Há 10 anos, mais ou menos, nos encontramos, por coincidência, no Fórum. A pedido, eu acompanhava uma moça que assinou a adoção das filhas mais novas. As mais velhas se revezavam entre a casa da avó e a da tia. As menores foram encontradas em um cômodo insalubre, em meio a pinos de cocaína. Levadas para uma instituição, a mãe, em desespero, não tinha onde buscar recursos para mantê-las. No fim, ela mesma admitiu, com muita dor, que seria melhor uma família substituta, com o propósito de que as crianças não repetissem a sua história. Em suas angústias, repetia-me sobre a casa com paredes de cores berrantes em que foi a leilão aos 12 anos. Aceitou como destino. Acontecera com outras meninas.
Para mim, estar com ela, por sua súplica foi doloroso. O segundo corte no cordão umbilical. Ela o fez pensando no bem-estar das meninas.
Na saída da audiência, deparei-me com a outra moça e o companheiro. Estavam lá por motivo parecido. Tiraram-lhes quatro dos filhos, crianças e pré-adolescentes, por viverem em meio a situações que os levariam a caminho de delitos. Os dois tentaram que ficassem, mas não conseguiram. Doeu demais. Uma recuperava a tortura dos leilões e a outra a dos abusos do padrasto.
A moça, que acompanhei, e o casal, saíram derrotados pela miséria em que viviam. Chorei com eles pela dor imensa das impossibilidades em um mundo, como disse o Papa Leão XIV em sua homilia de 22 de junho, sobre a multiplicação de pães e peixes: “Esta é a lógica que salva o povo faminto. Jesus age segundo o estilo de Deus, ensinando a fazer o mesmo. Hoje, no lugar das multidões recordadas no Evangelho estão povos inteiros, humilhados pela ganância alheia mais ainda do que pela própria fome. Diante da miséria de muitos, a acumulação de poucos é sinal de uma soberba indiferente, que produz dor e injustiça”.
Semana passada, na reunião da Pastoral da Mulher/ Magdala, a moça chegou ansiosíssima.

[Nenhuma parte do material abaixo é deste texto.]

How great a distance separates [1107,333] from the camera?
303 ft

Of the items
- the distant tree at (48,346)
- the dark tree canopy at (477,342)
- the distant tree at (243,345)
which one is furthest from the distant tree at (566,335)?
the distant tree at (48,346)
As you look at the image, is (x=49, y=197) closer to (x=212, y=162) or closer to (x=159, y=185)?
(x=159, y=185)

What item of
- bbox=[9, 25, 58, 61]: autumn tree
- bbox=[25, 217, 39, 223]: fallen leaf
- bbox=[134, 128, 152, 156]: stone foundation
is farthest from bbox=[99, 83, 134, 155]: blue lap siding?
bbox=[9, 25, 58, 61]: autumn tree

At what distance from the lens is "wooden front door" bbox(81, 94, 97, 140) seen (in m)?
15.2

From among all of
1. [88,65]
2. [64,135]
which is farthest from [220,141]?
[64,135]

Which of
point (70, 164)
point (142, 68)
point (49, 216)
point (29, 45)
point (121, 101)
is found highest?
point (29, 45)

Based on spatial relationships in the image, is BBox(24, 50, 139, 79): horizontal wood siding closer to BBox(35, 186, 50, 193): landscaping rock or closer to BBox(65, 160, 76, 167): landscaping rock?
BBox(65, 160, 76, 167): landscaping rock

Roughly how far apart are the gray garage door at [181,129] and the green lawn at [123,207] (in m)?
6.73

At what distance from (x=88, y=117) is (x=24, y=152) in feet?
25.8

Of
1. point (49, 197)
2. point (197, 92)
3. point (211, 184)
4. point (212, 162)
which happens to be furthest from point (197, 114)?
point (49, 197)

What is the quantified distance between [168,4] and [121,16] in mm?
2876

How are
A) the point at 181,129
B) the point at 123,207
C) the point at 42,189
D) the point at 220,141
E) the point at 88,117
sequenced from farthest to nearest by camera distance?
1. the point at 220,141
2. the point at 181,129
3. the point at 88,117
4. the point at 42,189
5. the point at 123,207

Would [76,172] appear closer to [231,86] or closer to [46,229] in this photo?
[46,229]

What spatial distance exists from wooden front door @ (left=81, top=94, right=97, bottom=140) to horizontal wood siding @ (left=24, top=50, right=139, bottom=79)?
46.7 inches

Necessitava contar um fato antes de qualquer colocação. Mora na encosta do morro, de onde se avista os caminhos que chegam à sua construção precária. Apareceu o filho, que mora com eles, sóbrio, ao lado de uma moça muito bonita. De imediato ela reclamou. Não era essa a namorada dele até a véspera. Perguntou se já trocara de mulher em tom de reprimenda. Ele sorriu e a apresentou. Era uma das filhas dos quatro que foram encaminhados em adoção ou para família acolhedora de uma cidade na região. Ela era a mais velha. O irmão daqui a localizou pelas redes sociais. Encontraram-se naquele dia para fazerem surpresa aos pais.
Ela repetiu o seu louvor a Deus. Saber que os filhos estavam bem e eram do bem. Assoprou as dores da separação, que sangrou em todos os dias. Agradeceu, também, a Deus pela família que levou os quatro juntos, cuidou para a honradez e, agora, possibilitava que se vissem.
Deus é do encontro e do reencontro e não afasta os filhos dos desencontros. Traz sempre uma vivência de ovelha nos ombros. Bendito seja Deus!